Beleg dafür sind die vielen Gegenangriffe von Boko Haram. Nach Angaben der Vereinten Nationen soll es allein seit Beginn des Ausnahmezustands 48 gegeben haben. Mehr als 1.200 Menschen starben demnach bei den Angriffen - die Opfer von Militäreinsätzen nicht mit eingerechnet. Die tatsächliche Opferzahl dürfte weitaus höher liegen.
"Der Kampf gegen den Terrorismus war 2013 alles andere als erfolgreich. Das Jahr wird als das blutigste in die Geschichte Nigerias eingehen", schätzt Emmanuel Nnadozie Onwubiko, nationaler Koordinator der Vereinigung Schriftsteller für Menschenrechte (HURIWA) und kritischer Beobachter der Politik. Hauptgrund sind seiner Meinung nach die fehlenden Strategien im Kampf gegen den Terrorismus.
Dass die nigerianische Armee darin noch nicht weit genug ausgebildet ist, sieht auch Nnamdi Obasi, Nigeria-Analyst der Nichtregierungsorganisation International Crisis Group: "Das Militär hat überwiegend die klassische Kriegsführung gelernt." Dabei sind die Terroristen mobiler denn je, wie auch der Armeesprecher General Ibrahim Attahiru bestätigt. Sobald sie sich etwa ins Nachbarland Kamerun absetzen, hat die Armee keine Möglichkeit mehr, die Terroristen zu jagen. Kritiker am Ausnahmezustand hatten das schon vor Monaten befürchtet; Gehör schenkte ihnen damals niemand.
Auch die von den USA ausgesetzten sieben Millionen US-Dollar Kopfgeld auf den Boko-Haram-Anführer haben bislang keine Wirkung gezeigt. Mehrfach hieß es in den vergangenen Monaten, Abubakar Shekau sei ums Leben gekommen. Allerdings tauchte Mitte Dezember wieder ein Video auf, in dem er offenbar selbst zu sehen ist. "Unsere Angriffe beschränken sich nicht nur auf Nigeria, sondern betreffen die ganze Welt", soll er darin verkündet haben. Der Wahrheitsgehalt der Videobotschaften lässt sich jedoch nur schwer überprüfen.

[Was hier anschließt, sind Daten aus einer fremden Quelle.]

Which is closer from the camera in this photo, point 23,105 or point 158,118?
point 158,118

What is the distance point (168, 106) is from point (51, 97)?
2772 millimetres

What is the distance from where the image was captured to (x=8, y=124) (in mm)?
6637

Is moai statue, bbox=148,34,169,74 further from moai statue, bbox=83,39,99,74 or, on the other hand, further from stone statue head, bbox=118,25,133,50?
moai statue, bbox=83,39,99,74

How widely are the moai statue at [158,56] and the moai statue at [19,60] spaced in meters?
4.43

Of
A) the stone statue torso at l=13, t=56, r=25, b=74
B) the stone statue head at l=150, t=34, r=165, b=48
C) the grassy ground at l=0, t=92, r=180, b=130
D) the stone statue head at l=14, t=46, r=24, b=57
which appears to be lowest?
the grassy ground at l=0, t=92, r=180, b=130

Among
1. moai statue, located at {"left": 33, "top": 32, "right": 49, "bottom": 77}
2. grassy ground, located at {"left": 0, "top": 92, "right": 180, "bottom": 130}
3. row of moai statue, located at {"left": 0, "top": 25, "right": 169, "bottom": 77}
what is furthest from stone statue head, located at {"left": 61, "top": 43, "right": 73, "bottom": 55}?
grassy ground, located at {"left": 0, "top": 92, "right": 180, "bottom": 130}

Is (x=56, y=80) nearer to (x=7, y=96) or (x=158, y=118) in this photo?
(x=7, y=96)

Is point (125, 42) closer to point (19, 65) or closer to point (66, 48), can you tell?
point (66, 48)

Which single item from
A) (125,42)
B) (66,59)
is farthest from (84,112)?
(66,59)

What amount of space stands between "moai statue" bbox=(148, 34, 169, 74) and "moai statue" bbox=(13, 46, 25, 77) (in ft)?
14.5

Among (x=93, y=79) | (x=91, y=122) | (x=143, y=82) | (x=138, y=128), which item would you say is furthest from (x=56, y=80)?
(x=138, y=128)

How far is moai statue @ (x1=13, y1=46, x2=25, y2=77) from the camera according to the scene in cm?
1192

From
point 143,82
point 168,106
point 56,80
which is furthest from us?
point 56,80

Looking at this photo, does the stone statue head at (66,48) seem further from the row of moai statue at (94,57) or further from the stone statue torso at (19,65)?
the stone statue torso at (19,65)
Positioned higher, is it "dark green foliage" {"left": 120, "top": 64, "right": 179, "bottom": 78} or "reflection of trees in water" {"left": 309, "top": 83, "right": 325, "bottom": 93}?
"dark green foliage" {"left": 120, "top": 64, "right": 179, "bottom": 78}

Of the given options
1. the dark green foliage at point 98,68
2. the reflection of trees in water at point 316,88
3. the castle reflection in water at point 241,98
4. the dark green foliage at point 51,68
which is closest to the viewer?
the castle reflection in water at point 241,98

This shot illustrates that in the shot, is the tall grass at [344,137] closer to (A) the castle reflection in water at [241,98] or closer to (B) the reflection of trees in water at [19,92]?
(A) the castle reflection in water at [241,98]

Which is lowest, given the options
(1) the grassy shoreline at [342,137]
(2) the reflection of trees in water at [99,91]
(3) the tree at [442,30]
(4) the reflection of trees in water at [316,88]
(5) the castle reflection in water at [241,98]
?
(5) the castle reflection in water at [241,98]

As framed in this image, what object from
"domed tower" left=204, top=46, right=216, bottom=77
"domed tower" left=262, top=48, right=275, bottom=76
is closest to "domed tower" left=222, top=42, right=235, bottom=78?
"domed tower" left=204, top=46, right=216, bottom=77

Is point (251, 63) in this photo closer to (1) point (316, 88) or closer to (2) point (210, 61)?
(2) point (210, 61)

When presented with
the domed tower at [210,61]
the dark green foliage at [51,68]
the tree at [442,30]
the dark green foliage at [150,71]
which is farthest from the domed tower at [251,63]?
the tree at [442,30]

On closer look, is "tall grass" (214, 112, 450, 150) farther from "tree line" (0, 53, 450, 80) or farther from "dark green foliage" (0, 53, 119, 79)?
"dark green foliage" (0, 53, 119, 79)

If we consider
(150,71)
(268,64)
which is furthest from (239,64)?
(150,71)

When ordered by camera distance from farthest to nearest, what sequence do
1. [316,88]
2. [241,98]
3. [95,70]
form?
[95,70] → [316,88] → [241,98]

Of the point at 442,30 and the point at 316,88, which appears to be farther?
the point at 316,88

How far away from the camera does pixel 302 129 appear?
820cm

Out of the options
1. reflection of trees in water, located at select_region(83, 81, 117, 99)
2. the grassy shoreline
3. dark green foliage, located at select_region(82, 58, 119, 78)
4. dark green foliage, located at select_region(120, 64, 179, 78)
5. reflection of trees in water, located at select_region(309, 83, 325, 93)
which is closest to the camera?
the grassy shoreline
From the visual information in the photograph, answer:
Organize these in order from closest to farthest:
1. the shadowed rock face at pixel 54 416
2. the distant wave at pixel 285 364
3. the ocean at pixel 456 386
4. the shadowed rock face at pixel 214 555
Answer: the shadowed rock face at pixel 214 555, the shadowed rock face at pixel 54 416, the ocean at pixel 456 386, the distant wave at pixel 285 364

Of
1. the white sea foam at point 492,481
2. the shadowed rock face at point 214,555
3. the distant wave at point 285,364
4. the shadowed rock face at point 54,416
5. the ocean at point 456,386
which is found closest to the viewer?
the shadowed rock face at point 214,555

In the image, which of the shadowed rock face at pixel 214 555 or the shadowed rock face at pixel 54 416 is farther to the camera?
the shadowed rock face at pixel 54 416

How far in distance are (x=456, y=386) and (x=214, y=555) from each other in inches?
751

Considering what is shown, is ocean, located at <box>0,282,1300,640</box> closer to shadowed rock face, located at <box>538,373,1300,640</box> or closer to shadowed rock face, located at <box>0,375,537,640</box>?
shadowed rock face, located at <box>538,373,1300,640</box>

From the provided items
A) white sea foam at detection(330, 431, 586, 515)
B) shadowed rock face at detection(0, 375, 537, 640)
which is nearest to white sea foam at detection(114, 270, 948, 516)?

"Die Ideologie, die die Gruppe antreibt, ist weiter lebendig", sagt Nigeria-Analyst Obasi. Über das sogenannte Amnesty-Komitee, das vor Monaten einen Waffenstillstand mit Boko Haram aushandeln sollte, wird zudem nicht mehr gesprochen. Auch der vor wenigen Wochen veröffentlichte Abschlussbericht machte wenig Hoffnung auf eine friedliche Einigung: Die Gruppe war schlicht nicht zu Gesprächen bereit.
Bei der ganzen Diskussion um den Terror von Boko Haram dürfe eines nicht vergessen werden, sagt Imam Muhammad Ashafa, Gründer des Interfaith Mediation Centre in Kaduna: "Nigeria hat 167 Millionen Einwohner. In der Region sind vielleicht sieben Millionen Menschen von Boko Haram betroffen. Es ist einfach nicht so, dass ganz Nigeria brennt."